Question

The value of x satisfying the equation
${\tan ^{ - 1}}x + {\tan ^{ - 1}}(\dfrac{2}{3}) = {\tan ^{ - 1}}(\dfrac{7}{4})$ is equal to
a. $\dfrac{1}{2}$
b. $- \dfrac{1}{2}$
c. $\dfrac{3}{2}$
d. $\dfrac{1}{3}$

Answer 1

Hint: Here, we will find the value of x by using the inverse trigonometric formulae${\tan ^{ - 1}}A + {\tan ^{ - 1}}B = {\tan ^{ - 1}}\left( {\dfrac{{A + B}}{{1 - AB}}} \right)$.
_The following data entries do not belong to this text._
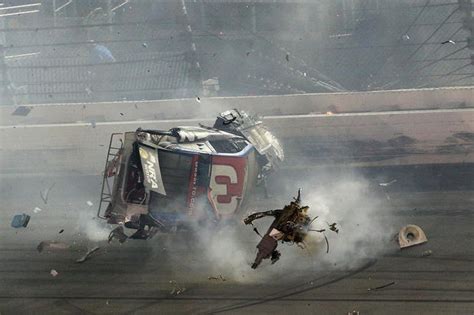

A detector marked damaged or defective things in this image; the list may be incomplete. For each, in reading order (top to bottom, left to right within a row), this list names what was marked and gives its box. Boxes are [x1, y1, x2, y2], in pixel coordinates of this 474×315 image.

overturned race car [96, 110, 282, 241]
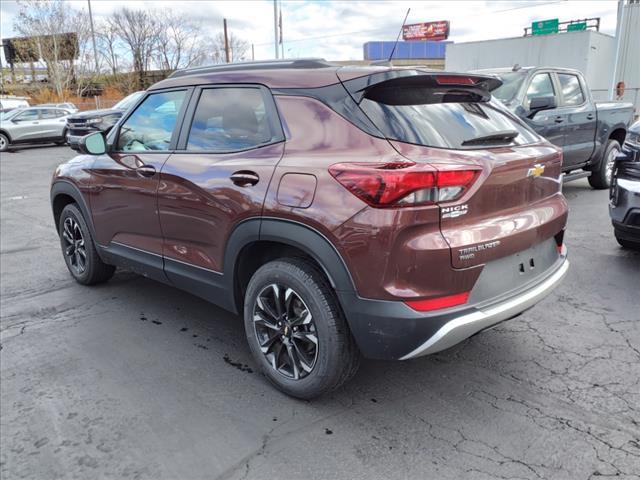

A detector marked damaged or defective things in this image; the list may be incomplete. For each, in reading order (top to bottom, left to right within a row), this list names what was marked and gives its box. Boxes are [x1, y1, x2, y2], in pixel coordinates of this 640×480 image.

cracked pavement [1, 146, 640, 480]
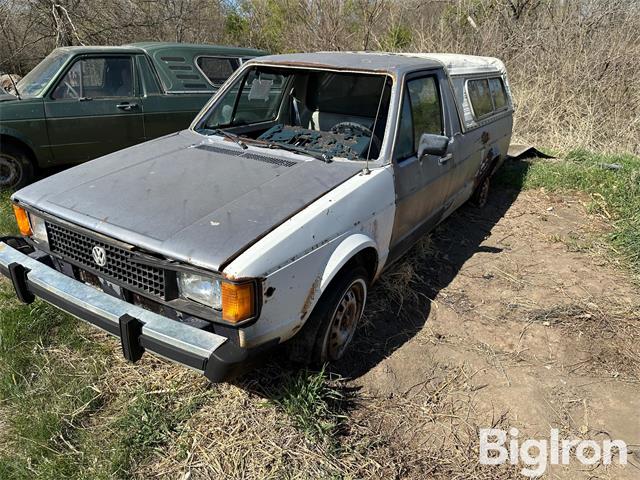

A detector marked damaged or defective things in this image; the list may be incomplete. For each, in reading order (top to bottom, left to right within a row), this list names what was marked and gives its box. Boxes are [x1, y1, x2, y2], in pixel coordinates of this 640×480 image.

rusty truck hood [15, 131, 362, 272]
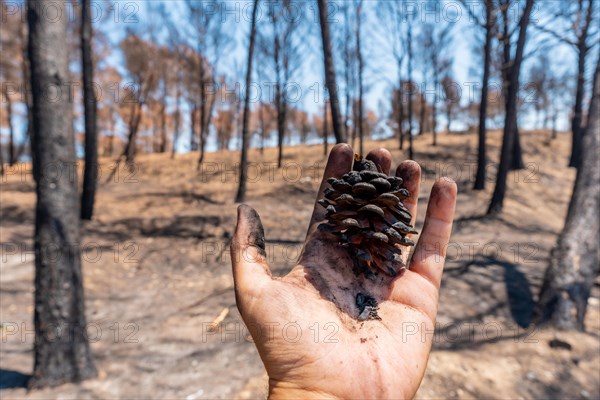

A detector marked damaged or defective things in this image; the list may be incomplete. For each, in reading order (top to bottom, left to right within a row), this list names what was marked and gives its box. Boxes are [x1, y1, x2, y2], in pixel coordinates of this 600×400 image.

burned pine cone [318, 155, 418, 278]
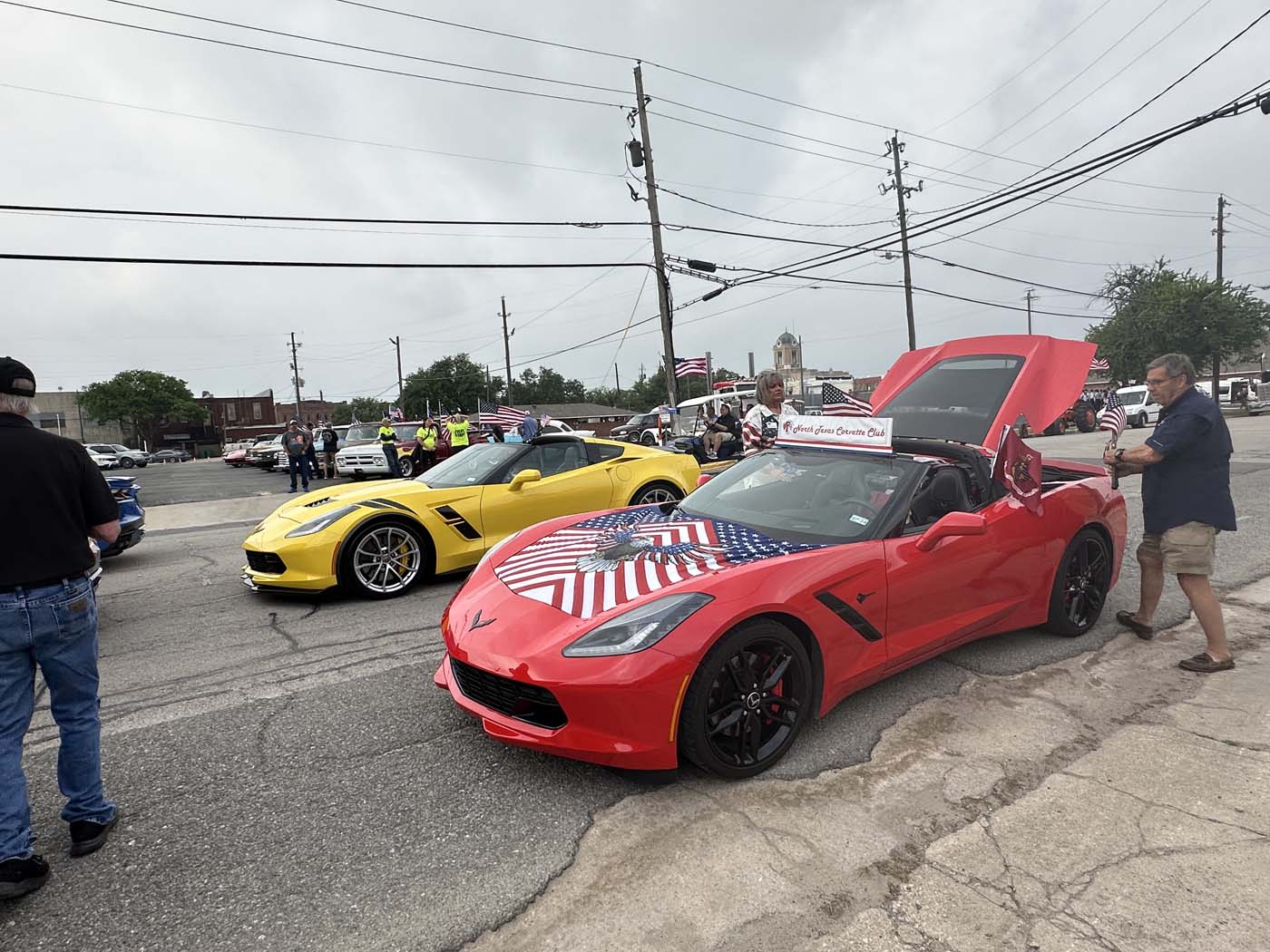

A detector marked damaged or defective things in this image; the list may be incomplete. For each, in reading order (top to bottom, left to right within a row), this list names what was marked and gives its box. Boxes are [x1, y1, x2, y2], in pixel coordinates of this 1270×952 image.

cracked asphalt [2, 419, 1270, 943]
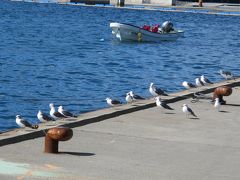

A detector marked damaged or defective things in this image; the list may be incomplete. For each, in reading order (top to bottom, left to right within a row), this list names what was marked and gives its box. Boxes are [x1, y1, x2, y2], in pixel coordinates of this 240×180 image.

rusty metal bollard [213, 86, 232, 105]
rusty metal bollard [43, 126, 72, 153]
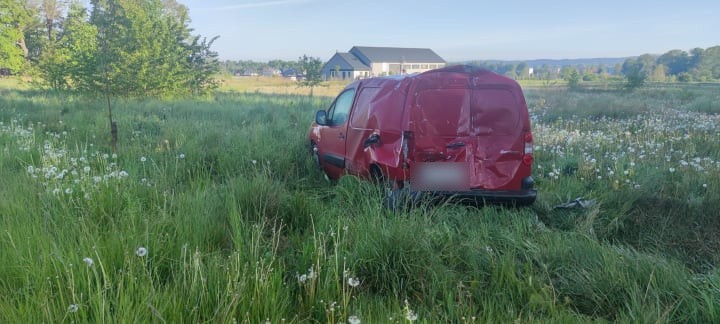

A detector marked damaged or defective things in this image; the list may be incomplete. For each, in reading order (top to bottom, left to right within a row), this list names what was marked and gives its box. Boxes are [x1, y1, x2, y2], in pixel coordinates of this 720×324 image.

damaged red van [306, 64, 536, 204]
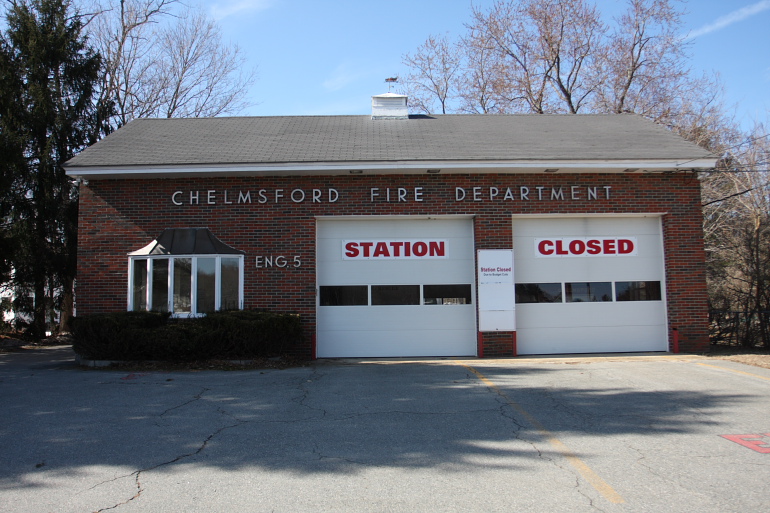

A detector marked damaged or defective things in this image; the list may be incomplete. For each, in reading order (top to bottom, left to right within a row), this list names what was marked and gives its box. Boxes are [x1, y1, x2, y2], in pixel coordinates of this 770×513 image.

cracked pavement [1, 346, 768, 510]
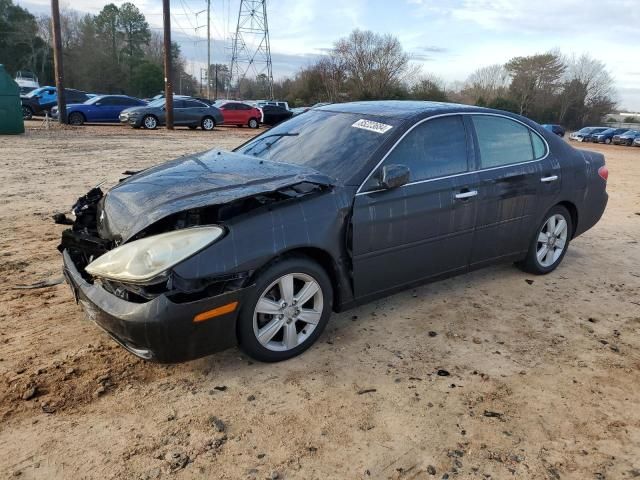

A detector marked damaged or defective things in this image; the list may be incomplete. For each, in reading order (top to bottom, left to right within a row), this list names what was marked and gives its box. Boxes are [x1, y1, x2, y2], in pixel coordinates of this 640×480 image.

broken headlight [85, 226, 224, 284]
crushed bumper [61, 249, 249, 362]
crumpled front hood [99, 150, 336, 242]
damaged black sedan [61, 102, 608, 364]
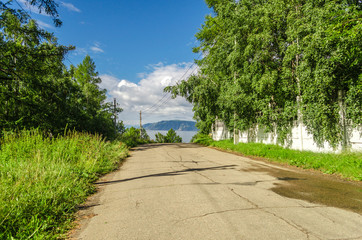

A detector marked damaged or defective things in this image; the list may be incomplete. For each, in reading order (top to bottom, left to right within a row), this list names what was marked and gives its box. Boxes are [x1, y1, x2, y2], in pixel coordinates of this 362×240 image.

cracked asphalt surface [71, 143, 362, 239]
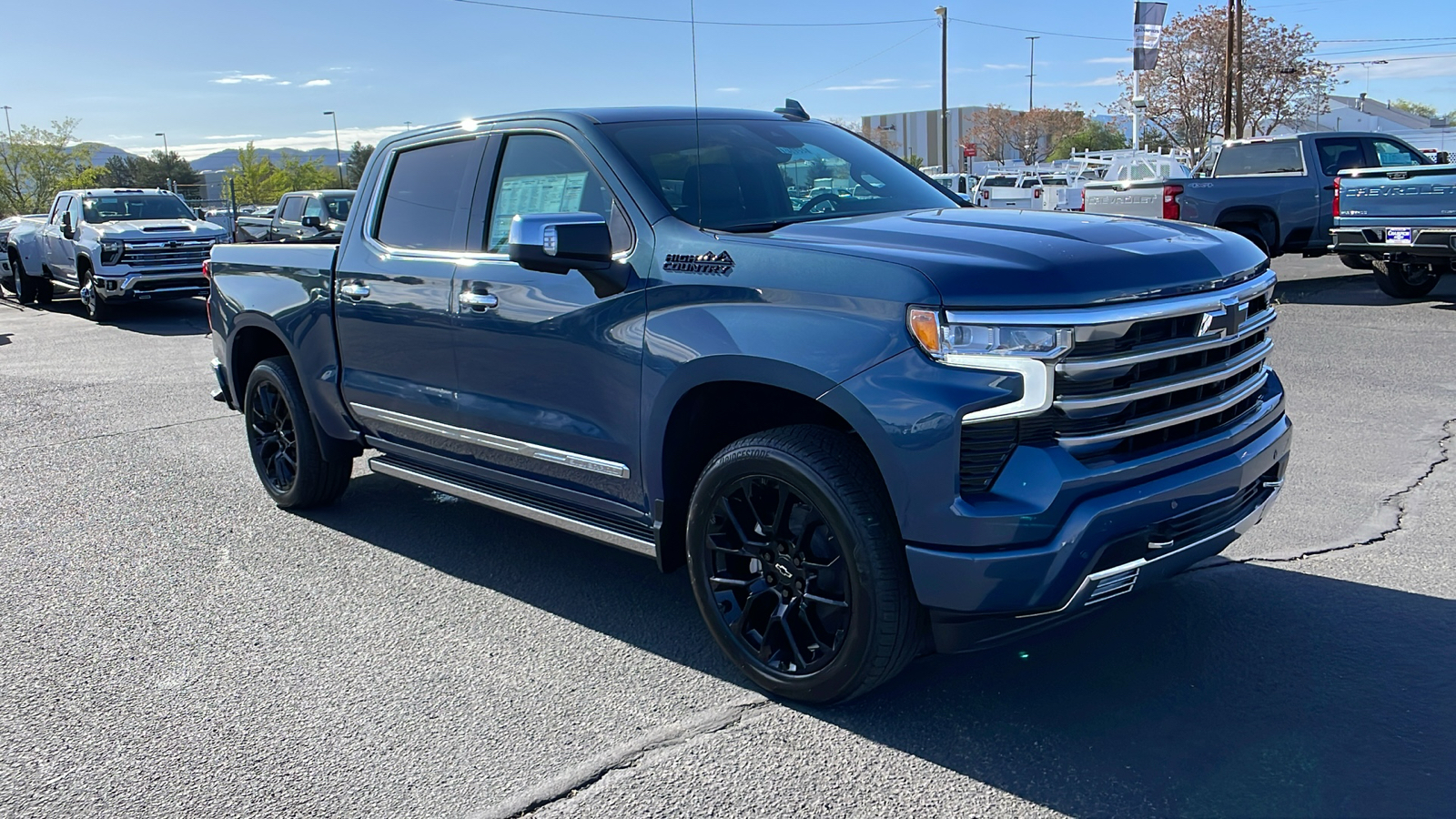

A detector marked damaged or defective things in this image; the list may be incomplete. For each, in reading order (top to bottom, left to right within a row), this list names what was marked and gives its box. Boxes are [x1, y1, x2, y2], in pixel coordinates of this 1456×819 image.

crack in pavement [14, 410, 237, 449]
crack in pavement [1199, 413, 1450, 568]
crack in pavement [474, 693, 774, 815]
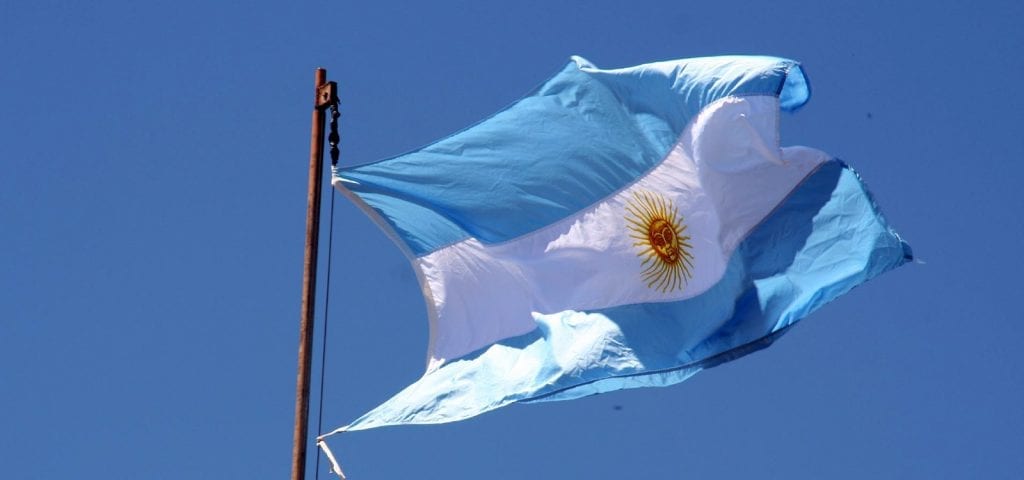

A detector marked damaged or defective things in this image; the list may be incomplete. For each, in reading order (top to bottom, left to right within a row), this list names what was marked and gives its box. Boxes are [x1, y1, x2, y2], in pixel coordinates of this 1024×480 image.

rusty metal flagpole [292, 66, 339, 478]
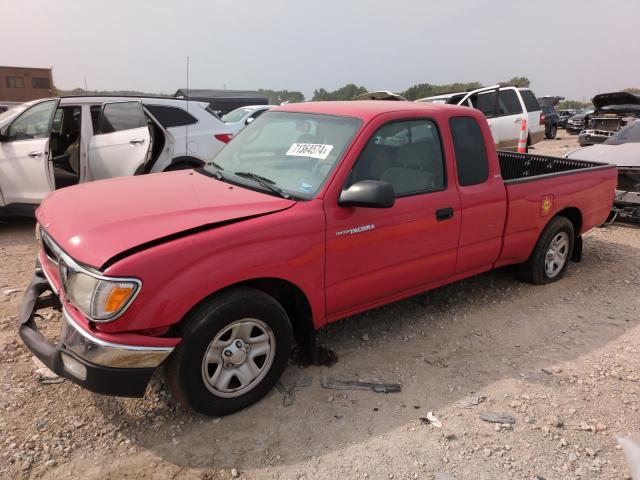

Complete step-by-step answer:
We have to find the value of x satisfying ${\tan ^{ - 1}}x + {\tan ^{ - 1}}(\dfrac{2}{3}) = {\tan ^{ - 1}}(\dfrac{7}{4})$ using the formulae-
${\tan ^{ - 1}}A + {\tan ^{ - 1}}B = {\tan ^{ - 1}}\left( {\dfrac{{A + B}}{{1 - AB}}} \right)$.
$\Rightarrow$ ${\tan ^{ - 1}}\left( {\dfrac{{x + \dfrac{2}{3}}}{{1 - \dfrac{2}{3}x}}} \right) = {\tan ^{ - 1}}\left( {\dfrac{7}{4}} \right)$
Taking LCM in the left hand side we have
$\Rightarrow$ ${\tan ^{ - 1}}\left( {\dfrac{{\dfrac{{3x + 2}}{3}}}{{\dfrac{{3 - 2x}}{3}}}} \right) = {\tan ^{ - 1}}\left( {\dfrac{7}{4}} \right)$
On comparing both sides, we have
$\Rightarrow$ $\dfrac{{\dfrac{{3x + 2}}{3}}}{{\dfrac{{3 - 2x}}{3}}} = \dfrac{7}{4}$
$\Rightarrow$ $4(3x + 2) = 7(3 - 2x)$
$\Rightarrow$ $12x+14x=21-8$
Hence, we get $x = \dfrac{{13}}{{26}} = \dfrac{1}{2}$
So option (a) is the right answer.

Note: Whenever we come across such problems, we need to use the formula for ${\tan ^{ - 1}}$ addition or subtraction of two quantities for simplification.